=== Text to read ===
##############################

Sunday, October 13, 2013

Early Morning Loitering @ Howard & Paulina

(Chevanston stock photo of Howard/Paulina)

This morning at 9:30 am there was a crowd of youth hanging at the intersection of Howard and Paulina (just to be clear, the youth are not pictured above, that is a file photo from Chevanston's archive). Five or so were on the north east side and the same number on the south. They were yelling at each other. They weren't trying to cross the street. Just hanging on the corner (911 was called).

This is the gateway to Chicago proper from Evanston. Would you want to walk past two gangs yapping at each other ? Standing at the Howard L stop and looking down, would you want to walk down below to explore the "new Howard"? Probably not. You are at a disadvantage; outnumbered.

"Say hello to a brand new experience. Welcome to Howard Street." Howard streetscape, new fencing at Howard and Ashland, new businesses like Sol Cafe, and increased police presence has made a difference. But judging from the loitering at Howard "L" stop there are still some major obstacles to overcome before that sentiment (brand new experience) can be taken literally.


Patrol Officer B. said...

Huh? One guy in a green hoodie is a crowd of youth? Come on don't waste our time monitoring this blog.

Philip McGregor Rogers said...

POB that is a stock photo. Did you not see the subtitle? Hmmmmm. :)

mcl said...

##############################

=== Exercise objective ===
Reproduce the stretch of the blog post from "This is the" through "be taken literally.", copying it word for word. Rely on the blog post alone, not on the entries.

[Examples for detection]
##############################

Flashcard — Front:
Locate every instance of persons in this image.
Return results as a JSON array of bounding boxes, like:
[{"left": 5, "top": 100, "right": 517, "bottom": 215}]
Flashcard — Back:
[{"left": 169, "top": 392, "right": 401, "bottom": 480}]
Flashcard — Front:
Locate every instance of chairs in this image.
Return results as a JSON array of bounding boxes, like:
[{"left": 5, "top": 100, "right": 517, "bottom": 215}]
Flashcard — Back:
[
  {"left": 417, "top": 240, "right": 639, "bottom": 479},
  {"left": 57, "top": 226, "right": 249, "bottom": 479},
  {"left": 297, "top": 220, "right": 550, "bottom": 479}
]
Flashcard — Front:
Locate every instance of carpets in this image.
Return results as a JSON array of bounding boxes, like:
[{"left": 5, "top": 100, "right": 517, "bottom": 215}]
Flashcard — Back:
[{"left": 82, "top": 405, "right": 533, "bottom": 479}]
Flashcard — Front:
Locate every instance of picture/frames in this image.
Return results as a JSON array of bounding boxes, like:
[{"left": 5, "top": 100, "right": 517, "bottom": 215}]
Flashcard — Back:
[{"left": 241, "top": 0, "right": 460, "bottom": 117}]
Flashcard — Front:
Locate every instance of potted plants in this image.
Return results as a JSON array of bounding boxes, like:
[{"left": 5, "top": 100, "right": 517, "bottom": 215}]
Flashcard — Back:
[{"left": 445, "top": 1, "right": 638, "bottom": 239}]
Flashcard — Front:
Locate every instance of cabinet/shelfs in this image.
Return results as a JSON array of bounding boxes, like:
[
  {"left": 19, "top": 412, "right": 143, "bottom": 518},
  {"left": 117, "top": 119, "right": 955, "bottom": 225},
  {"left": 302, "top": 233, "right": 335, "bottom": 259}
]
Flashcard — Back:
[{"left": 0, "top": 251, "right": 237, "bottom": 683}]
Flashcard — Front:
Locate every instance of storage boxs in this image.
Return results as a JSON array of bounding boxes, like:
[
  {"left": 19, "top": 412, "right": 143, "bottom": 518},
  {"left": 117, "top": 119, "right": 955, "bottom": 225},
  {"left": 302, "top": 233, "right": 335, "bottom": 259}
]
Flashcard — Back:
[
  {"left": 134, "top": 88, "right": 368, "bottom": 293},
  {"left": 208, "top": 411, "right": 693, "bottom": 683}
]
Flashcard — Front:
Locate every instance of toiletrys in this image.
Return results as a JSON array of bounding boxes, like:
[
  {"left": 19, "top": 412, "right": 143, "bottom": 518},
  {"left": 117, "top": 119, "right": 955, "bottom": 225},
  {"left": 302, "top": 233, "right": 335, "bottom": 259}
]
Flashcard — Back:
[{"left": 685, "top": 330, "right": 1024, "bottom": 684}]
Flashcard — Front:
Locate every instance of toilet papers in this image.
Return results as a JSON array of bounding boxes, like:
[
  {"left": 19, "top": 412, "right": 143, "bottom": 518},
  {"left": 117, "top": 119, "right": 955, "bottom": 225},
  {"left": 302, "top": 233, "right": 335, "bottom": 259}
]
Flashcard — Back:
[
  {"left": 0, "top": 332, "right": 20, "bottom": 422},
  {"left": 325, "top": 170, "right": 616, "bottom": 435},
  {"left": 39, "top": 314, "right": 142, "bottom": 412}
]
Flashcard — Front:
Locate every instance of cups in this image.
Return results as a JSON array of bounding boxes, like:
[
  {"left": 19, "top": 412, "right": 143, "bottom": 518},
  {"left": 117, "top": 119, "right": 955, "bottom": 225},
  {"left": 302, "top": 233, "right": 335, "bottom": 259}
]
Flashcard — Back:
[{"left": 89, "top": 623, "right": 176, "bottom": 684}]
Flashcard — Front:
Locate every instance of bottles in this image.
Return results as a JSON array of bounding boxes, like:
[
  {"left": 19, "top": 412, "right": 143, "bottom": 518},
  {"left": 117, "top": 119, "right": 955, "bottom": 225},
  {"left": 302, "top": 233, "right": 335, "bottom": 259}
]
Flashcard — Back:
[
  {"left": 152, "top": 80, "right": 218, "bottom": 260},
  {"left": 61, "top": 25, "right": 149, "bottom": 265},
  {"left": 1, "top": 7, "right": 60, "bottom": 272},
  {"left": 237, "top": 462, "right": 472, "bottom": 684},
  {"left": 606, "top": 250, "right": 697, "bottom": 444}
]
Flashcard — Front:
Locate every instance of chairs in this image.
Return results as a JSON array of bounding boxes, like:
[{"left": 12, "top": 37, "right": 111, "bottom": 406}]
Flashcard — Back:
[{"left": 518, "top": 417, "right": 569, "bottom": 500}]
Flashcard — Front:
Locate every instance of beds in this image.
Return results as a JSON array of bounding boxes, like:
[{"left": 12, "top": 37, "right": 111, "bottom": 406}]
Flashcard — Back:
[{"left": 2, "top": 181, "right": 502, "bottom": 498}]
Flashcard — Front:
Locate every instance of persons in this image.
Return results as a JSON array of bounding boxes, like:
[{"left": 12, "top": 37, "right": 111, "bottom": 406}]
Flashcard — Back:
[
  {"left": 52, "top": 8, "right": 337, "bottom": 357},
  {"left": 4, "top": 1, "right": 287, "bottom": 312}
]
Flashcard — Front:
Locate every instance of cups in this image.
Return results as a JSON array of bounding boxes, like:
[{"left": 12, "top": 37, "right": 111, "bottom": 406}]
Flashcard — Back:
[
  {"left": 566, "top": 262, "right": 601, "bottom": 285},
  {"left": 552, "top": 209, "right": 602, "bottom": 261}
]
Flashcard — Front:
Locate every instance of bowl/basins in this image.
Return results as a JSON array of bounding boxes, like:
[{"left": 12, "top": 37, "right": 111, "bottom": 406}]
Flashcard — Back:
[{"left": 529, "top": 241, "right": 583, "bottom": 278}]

##############################

=== Written solution ===
This is the gateway to Chicago proper from Evanston. Would you want to walk past two gangs yapping at each other ? Standing at the Howard L stop and looking down, would you want to walk down below to explore the "new Howard"? Probably not. You are at a disadvantage; outnumbered.

"Say hello to a brand new experience. Welcome to Howard Street." Howard streetscape, new fencing at Howard and Ashland, new businesses like Sol Cafe, and increased police presence has made a difference. But judging from the loitering at Howard "L" stop there are still some major obstacles to overcome before that sentiment (brand new experience) can be taken literally.